++++ Records for the exercise

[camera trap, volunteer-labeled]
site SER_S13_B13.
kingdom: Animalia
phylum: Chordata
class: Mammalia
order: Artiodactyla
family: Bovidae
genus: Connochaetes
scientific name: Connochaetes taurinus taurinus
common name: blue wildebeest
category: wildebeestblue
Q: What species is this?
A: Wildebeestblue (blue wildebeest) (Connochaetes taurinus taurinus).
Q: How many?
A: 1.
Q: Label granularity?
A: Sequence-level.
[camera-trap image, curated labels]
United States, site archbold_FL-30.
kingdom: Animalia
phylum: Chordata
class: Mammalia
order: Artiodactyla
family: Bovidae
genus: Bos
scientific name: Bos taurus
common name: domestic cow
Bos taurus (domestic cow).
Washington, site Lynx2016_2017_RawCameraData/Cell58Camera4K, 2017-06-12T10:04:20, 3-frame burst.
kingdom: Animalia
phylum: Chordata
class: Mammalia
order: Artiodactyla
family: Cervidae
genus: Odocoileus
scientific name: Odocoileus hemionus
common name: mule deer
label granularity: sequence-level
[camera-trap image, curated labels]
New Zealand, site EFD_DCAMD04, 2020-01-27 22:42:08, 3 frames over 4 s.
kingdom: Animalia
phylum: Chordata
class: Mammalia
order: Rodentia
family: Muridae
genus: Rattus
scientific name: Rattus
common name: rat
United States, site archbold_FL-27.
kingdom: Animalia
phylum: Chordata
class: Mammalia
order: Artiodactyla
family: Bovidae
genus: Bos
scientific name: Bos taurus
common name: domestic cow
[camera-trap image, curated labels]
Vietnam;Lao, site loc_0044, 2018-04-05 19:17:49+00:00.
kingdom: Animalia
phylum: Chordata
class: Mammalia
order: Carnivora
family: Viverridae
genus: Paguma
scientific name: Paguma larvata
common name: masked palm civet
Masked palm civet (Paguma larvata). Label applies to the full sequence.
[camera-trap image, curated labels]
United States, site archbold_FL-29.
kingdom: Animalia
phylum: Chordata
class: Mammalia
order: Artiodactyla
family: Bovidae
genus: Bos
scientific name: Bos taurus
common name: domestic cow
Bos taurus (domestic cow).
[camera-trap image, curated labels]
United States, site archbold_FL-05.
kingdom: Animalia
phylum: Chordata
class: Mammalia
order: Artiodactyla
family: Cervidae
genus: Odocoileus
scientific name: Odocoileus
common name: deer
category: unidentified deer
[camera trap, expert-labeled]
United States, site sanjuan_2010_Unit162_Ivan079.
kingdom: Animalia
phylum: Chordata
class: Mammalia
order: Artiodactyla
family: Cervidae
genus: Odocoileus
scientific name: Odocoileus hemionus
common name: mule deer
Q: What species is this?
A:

++++++++

— Work to complete —
Write out all of the records word for word.

— Exercise output —
[camera trap, volunteer-labeled]
site SER_S13_B13.
kingdom: Animalia
phylum: Chordata
class: Mammalia
order: Artiodactyla
family: Bovidae
genus: Connochaetes
scientific name: Connochaetes taurinus taurinus
common name: blue wildebeest
category: wildebeestblue
Q: What species is this?
A: Wildebeestblue (blue wildebeest) (Connochaetes taurinus taurinus).
Q: How many?
A: 1.
Q: Label granularity?
A: Sequence-level.
[camera-trap image, curated labels]
United States, site archbold_FL-30.
kingdom: Animalia
phylum: Chordata
class: Mammalia
order: Artiodactyla
family: Bovidae
genus: Bos
scientific name: Bos taurus
common name: domestic cow
Bos taurus (domestic cow).
Washington, site Lynx2016_2017_RawCameraData/Cell58Camera4K, 2017-06-12T10:04:20, 3-frame burst.
kingdom: Animalia
phylum: Chordata
class: Mammalia
order: Artiodactyla
family: Cervidae
genus: Odocoileus
scientific name: Odocoileus hemionus
common name: mule deer
label granularity: sequence-level
[camera-trap image, curated labels]
New Zealand, site EFD_DCAMD04, 2020-01-27 22:42:08, 3 frames over 4 s.
kingdom: Animalia
phylum: Chordata
class: Mammalia
order: Rodentia
family: Muridae
genus: Rattus
scientific name: Rattus
common name: rat
United States, site archbold_FL-27.
kingdom: Animalia
phylum: Chordata
class: Mammalia
order: Artiodactyla
family: Bovidae
genus: Bos
scientific name: Bos taurus
common name: domestic cow
[camera-trap image, curated labels]
Vietnam;Lao, site loc_0044, 2018-04-05 19:17:49+00:00.
kingdom: Animalia
phylum: Chordata
class: Mammalia
order: Carnivora
family: Viverridae
genus: Paguma
scientific name: Paguma larvata
common name: masked palm civet
Masked palm civet (Paguma larvata). Label applies to the full sequence.
[camera-trap image, curated labels]
United States, site archbold_FL-29.
kingdom: Animalia
phylum: Chordata
class: Mammalia
order: Artiodactyla
family: Bovidae
genus: Bos
scientific name: Bos taurus
common name: domestic cow
Bos taurus (domestic cow).
[camera-trap image, curated labels]
United States, site archbold_FL-05.
kingdom: Animalia
phylum: Chordata
class: Mammalia
order: Artiodactyla
family: Cervidae
genus: Odocoileus
scientific name: Odocoileus
common name: deer
category: unidentified deer
[camera trap, expert-labeled]
United States, site sanjuan_2010_Unit162_Ivan079.
kingdom: Animalia
phylum: Chordata
class: Mammalia
order: Artiodactyla
family: Cervidae
genus: Odocoileus
scientific name: Odocoileus hemionus
common name: mule deer
Q: What species is this?
A:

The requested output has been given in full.